BEGIN SOURCE DATA

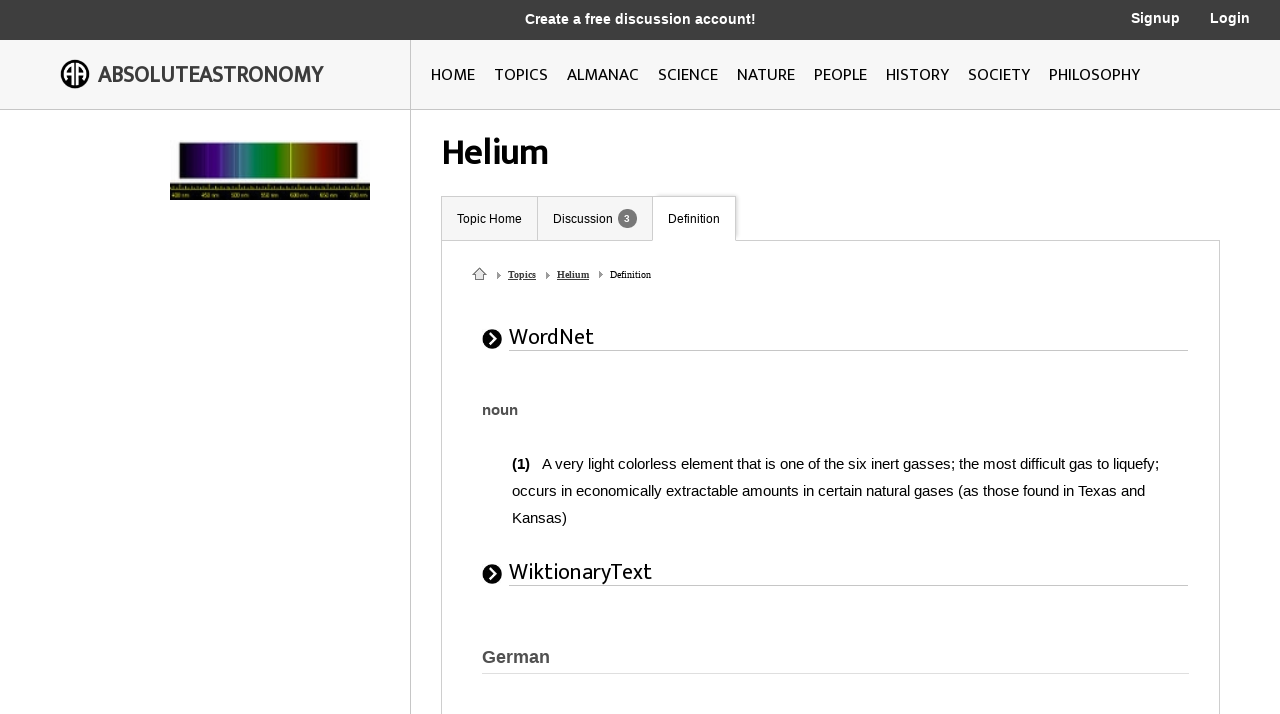

--- FILE ---
content_type: text/html; charset=utf-8
request_url: https://www.google.com/recaptcha/api2/aframe
body_size: 270
content:
<!DOCTYPE HTML><html><head><meta http-equiv="content-type" content="text/html; charset=UTF-8"></head><body><script nonce="WKwbHBfEVNkB7I9KNOH9rg">/** Anti-fraud and anti-abuse applications only. See google.com/recaptcha */ try{var clients={'sodar':'https://pagead2.googlesyndication.com/pagead/sodar?'};window.addEventListener("message",function(a){try{if(a.source===window.parent){var b=JSON.parse(a.data);var c=clients[b['id']];if(c){var d=document.createElement('img');d.src=c+b['params']+'&rc='+(localStorage.getItem("rc::a")?sessionStorage.getItem("rc::b"):"");window.document.body.appendChild(d);sessionStorage.setItem("rc::e",parseInt(sessionStorage.getItem("rc::e")||0)+1);localStorage.setItem("rc::h",'1769005856391');}}}catch(b){}});window.parent.postMessage("_grecaptcha_ready", "*");}catch(b){}</script></body></html>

END SOURCE DATA

The listing is to be repeated word for word, with all pictures omitted.

--- FILE ---
content_type: text/html; charset=utf-8
request_url: https://www.google.com/recaptcha/api2/aframe
body_size: 270
content:
<!DOCTYPE HTML><html><head><meta http-equiv="content-type" content="text/html; charset=UTF-8"></head><body><script nonce="WKwbHBfEVNkB7I9KNOH9rg">/** Anti-fraud and anti-abuse applications only. See google.com/recaptcha */ try{var clients={'sodar':'https://pagead2.googlesyndication.com/pagead/sodar?'};window.addEventListener("message",function(a){try{if(a.source===window.parent){var b=JSON.parse(a.data);var c=clients[b['id']];if(c){var d=document.createElement('img');d.src=c+b['params']+'&rc='+(localStorage.getItem("rc::a")?sessionStorage.getItem("rc::b"):"");window.document.body.appendChild(d);sessionStorage.setItem("rc::e",parseInt(sessionStorage.getItem("rc::e")||0)+1);localStorage.setItem("rc::h",'1769005856391');}}}catch(b){}});window.parent.postMessage("_grecaptcha_ready", "*");}catch(b){}</script></body></html>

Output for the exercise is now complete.